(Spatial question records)
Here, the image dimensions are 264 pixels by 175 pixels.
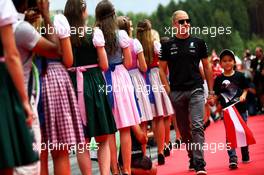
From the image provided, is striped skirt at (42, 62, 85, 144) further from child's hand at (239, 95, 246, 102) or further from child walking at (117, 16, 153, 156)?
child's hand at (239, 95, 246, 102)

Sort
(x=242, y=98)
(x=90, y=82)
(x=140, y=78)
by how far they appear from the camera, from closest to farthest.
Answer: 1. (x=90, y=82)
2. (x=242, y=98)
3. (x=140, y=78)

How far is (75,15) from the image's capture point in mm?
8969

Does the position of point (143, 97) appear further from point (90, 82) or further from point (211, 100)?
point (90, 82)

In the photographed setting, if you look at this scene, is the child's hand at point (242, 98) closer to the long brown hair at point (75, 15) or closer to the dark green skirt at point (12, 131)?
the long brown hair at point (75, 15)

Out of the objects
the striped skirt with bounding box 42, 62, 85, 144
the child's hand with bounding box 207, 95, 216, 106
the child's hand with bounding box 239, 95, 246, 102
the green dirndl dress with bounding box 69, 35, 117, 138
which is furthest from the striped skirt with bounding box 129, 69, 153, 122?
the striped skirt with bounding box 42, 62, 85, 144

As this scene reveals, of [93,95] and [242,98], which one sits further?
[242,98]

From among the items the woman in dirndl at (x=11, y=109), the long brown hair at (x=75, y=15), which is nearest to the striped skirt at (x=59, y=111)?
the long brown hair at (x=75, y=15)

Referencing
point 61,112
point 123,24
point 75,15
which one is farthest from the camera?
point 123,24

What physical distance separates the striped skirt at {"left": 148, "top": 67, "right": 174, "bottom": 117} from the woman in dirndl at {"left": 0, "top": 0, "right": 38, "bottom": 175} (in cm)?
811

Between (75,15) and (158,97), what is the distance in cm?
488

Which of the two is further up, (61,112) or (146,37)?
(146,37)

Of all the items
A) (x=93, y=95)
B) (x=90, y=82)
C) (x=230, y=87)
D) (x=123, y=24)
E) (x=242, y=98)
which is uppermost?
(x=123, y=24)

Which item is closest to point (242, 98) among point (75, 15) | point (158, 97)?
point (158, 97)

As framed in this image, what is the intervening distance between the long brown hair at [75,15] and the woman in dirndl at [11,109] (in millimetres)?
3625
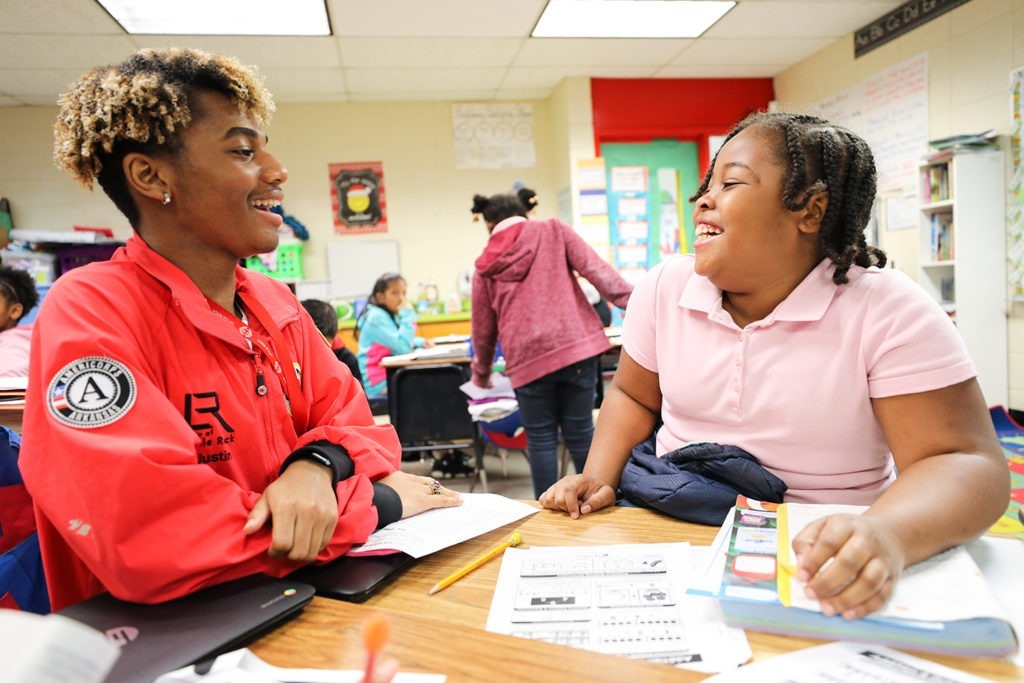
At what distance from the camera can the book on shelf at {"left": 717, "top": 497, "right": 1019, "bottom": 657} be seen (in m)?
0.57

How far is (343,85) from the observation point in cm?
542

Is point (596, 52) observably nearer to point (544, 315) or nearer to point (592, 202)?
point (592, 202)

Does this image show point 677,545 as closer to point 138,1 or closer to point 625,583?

_Challenge_
Please copy the records from their start through the line holding "3. (x=140, y=78)", inclusive, and swap "Sort" for "Rank" while keeping everything else unchanged. Leave the pictures out.

_Reply to the task_
Here, the image dimensions are 264 pixels by 175 pixels.
From the image provided, is striped skirt at (42, 62, 85, 144) further from child's hand at (239, 95, 246, 102) or further from child walking at (117, 16, 153, 156)?
child's hand at (239, 95, 246, 102)

Rank
(x=242, y=98)
(x=90, y=82)
(x=140, y=78)
by how far they appear from the camera, from closest to farthest.
Answer: 1. (x=90, y=82)
2. (x=242, y=98)
3. (x=140, y=78)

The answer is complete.